■ Tasks for this exercise ■
1 - List every clause that defines the helper function potenzsum in the Haskell forum post.
2 - According to the Haskell forum post, why did the code have to keep only odd numbers and add up their squares?
3 - Output the stretch of the Haskell forum post from "ones 0 = []" through "someone help me?".

I am trying to teach myself Haskell and I am doing random exercises. I was supposed to write a code that will do this 6 = [1*1 + 3*3 + 5*5]= 35 So I had to filter out all odd numbers and then calculate the sum if I multiply every single one with itself.

 sumquad n = (potenzsum(filter odd (ones n)))
     where
     potenzsum [x] = x*x
     potenzsum [x,y] = x*x + y*y
     potenzsum (x:xs) = x + potenzsum xs

ones 0 = []
ones x = [ 1 .. x] 

This code works ;) Now I am supposed to do the same thing but with list comprehension (I am allowed to use this list [1...n]

I could only think of this... Could someone help me?

Dataset excerpt
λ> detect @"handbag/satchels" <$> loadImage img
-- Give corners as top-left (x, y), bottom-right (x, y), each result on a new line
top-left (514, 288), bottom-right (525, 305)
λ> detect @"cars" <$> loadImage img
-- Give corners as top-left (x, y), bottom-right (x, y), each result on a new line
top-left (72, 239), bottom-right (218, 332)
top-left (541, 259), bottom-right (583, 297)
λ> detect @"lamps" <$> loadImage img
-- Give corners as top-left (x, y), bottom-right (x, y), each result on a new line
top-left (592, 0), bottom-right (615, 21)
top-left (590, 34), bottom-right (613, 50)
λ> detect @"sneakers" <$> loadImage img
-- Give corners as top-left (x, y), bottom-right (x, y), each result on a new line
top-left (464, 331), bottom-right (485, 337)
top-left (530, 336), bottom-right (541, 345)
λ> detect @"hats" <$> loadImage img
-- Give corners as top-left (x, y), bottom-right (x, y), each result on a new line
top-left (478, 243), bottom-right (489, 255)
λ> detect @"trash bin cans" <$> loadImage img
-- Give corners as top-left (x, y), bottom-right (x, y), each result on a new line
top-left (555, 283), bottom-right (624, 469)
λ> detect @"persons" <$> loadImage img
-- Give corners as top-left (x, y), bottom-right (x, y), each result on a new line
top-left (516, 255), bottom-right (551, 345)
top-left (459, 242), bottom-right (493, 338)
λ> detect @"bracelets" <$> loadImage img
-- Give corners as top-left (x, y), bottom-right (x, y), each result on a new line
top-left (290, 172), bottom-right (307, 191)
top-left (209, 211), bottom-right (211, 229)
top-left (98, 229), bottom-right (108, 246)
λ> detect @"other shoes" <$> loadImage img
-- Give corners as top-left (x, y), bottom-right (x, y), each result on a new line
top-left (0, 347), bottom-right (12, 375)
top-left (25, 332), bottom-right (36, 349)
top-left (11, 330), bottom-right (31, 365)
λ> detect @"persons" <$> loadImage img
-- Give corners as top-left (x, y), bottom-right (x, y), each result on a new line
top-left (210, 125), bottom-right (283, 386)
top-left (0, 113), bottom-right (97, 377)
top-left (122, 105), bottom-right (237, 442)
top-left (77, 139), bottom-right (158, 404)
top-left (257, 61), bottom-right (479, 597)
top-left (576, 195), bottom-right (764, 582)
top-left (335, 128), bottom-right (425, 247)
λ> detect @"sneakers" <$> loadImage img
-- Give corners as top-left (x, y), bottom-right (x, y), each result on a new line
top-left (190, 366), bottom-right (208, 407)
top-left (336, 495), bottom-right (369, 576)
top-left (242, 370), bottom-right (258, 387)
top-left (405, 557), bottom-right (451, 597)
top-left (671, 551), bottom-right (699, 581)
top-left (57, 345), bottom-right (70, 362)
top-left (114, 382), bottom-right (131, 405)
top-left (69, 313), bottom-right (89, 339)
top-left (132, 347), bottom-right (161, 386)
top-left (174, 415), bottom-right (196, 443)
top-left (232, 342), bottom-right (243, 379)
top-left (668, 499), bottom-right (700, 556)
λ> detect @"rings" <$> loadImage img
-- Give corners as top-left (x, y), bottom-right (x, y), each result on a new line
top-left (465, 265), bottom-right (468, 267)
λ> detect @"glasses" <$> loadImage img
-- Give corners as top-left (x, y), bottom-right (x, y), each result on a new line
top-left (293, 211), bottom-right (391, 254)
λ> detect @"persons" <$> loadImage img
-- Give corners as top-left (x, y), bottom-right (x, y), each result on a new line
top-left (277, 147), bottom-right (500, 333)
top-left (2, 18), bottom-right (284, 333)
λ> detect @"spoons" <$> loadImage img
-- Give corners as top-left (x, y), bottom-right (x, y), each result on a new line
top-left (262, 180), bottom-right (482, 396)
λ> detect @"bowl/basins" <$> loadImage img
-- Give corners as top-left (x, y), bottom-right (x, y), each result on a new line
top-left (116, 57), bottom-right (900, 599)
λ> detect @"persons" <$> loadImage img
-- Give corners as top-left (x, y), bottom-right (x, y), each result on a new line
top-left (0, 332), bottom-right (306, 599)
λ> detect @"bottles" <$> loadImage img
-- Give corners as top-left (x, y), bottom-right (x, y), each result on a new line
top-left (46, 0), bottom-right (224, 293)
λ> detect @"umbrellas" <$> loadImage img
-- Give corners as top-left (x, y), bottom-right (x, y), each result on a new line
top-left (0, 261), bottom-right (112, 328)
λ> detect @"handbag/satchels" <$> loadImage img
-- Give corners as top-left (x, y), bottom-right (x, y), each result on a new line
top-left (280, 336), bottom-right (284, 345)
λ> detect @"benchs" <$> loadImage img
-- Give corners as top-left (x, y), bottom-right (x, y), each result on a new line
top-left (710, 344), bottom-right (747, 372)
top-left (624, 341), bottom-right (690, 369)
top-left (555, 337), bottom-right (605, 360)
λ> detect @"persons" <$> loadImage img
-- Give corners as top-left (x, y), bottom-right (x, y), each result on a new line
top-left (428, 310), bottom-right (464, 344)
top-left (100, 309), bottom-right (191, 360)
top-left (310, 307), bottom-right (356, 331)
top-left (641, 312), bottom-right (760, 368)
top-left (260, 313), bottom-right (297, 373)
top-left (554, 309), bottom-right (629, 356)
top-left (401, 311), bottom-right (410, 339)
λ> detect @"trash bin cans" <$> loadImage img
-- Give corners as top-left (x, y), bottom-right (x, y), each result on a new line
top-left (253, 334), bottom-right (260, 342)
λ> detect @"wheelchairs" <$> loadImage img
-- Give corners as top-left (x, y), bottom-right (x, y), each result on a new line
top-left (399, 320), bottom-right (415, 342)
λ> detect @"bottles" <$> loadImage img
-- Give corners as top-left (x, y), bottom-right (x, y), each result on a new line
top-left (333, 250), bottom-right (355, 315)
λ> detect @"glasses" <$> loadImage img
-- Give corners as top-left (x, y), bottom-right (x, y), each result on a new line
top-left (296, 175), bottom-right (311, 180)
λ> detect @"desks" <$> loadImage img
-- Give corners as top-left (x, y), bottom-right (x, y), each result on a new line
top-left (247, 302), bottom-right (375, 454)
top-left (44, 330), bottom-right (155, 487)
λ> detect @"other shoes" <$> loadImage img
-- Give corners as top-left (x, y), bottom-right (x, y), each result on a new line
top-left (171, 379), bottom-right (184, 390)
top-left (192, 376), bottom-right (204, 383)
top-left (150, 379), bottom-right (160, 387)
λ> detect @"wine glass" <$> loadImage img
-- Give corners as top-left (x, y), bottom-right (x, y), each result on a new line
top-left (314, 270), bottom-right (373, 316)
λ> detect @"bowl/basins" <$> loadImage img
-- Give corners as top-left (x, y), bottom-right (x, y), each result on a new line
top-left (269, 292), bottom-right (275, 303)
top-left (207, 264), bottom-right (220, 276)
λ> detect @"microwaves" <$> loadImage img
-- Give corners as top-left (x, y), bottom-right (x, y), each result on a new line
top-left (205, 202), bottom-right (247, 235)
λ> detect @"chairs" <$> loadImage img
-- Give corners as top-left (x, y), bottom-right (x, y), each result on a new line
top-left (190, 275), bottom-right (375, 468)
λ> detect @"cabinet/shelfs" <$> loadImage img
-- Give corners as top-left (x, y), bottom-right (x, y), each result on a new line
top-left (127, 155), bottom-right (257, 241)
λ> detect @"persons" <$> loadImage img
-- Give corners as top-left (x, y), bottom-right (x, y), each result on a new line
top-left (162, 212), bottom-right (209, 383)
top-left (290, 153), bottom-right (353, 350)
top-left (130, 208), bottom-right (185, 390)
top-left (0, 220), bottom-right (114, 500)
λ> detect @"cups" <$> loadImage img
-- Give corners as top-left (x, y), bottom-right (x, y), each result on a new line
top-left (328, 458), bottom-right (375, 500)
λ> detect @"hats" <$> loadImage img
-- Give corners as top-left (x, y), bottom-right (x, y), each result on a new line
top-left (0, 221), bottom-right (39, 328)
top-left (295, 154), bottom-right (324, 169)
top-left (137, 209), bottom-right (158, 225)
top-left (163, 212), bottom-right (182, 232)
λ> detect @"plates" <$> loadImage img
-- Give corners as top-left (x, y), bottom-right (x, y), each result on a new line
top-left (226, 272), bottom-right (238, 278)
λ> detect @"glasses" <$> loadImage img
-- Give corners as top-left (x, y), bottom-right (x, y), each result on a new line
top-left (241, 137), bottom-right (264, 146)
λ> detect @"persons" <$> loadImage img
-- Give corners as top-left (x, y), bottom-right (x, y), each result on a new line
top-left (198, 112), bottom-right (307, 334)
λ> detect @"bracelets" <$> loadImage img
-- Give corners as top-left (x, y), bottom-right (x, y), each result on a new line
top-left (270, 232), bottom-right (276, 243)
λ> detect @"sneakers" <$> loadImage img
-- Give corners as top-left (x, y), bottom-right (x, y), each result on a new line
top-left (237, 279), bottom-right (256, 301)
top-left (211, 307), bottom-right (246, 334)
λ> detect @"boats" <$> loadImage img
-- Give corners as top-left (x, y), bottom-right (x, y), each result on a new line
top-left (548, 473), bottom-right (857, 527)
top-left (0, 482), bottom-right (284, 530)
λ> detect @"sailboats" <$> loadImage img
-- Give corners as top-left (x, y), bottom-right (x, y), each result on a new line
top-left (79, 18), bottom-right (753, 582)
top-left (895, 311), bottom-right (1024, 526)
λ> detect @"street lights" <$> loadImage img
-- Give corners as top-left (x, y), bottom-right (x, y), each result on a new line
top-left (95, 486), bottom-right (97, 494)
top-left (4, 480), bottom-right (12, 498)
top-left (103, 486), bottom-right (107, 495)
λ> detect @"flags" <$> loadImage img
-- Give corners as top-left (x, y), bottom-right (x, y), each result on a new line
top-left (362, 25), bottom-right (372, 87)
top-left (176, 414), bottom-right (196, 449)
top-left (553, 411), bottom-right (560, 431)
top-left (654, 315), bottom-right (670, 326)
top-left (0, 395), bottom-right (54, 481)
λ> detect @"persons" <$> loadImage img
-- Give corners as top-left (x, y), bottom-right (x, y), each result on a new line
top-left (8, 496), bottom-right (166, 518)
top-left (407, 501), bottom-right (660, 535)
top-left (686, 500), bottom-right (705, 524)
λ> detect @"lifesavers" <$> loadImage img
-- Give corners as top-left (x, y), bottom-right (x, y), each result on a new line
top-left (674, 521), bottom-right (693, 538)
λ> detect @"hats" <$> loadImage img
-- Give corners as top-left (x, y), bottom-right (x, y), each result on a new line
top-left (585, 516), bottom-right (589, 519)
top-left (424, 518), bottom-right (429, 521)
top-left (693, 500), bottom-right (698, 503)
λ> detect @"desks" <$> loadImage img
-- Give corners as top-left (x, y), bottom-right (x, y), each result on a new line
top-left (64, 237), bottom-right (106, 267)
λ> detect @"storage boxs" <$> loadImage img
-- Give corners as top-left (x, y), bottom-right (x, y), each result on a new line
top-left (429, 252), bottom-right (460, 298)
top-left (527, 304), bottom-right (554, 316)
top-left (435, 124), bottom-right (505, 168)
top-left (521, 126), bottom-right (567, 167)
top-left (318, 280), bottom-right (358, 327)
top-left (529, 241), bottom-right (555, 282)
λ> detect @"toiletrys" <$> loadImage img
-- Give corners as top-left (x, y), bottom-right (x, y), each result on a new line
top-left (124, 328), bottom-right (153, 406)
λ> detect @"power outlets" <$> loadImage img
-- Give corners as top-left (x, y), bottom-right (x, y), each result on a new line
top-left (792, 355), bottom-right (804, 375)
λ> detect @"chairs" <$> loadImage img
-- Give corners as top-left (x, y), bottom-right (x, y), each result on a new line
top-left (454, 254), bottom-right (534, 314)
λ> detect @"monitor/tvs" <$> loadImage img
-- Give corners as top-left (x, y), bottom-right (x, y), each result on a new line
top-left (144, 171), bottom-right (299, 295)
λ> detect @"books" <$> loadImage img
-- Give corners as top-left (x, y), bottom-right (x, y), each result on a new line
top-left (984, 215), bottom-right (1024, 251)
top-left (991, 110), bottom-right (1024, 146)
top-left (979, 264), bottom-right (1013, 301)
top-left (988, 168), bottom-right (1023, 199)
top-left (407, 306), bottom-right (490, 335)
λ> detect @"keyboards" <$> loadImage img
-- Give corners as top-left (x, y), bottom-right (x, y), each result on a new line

■ Solution set ■
1 -
potenzsum [x] = x*x
potenzsum [x,y] = x*x + y*y
potenzsum (x:xs) = x + potenzsum xs

2 - The exercise required the code to turn 6 into [1*1 + 3*3 + 5*5] = 35. Meeting that required keeping the odd numbers and summing each one multiplied by itself.

3 -
ones 0 = []
ones x = [ 1 .. x] 

This code works ;) Now I am supposed to do the same thing but with list comprehension (I am allowed to use this list [1...n]

I could only think of this... Could someone help me?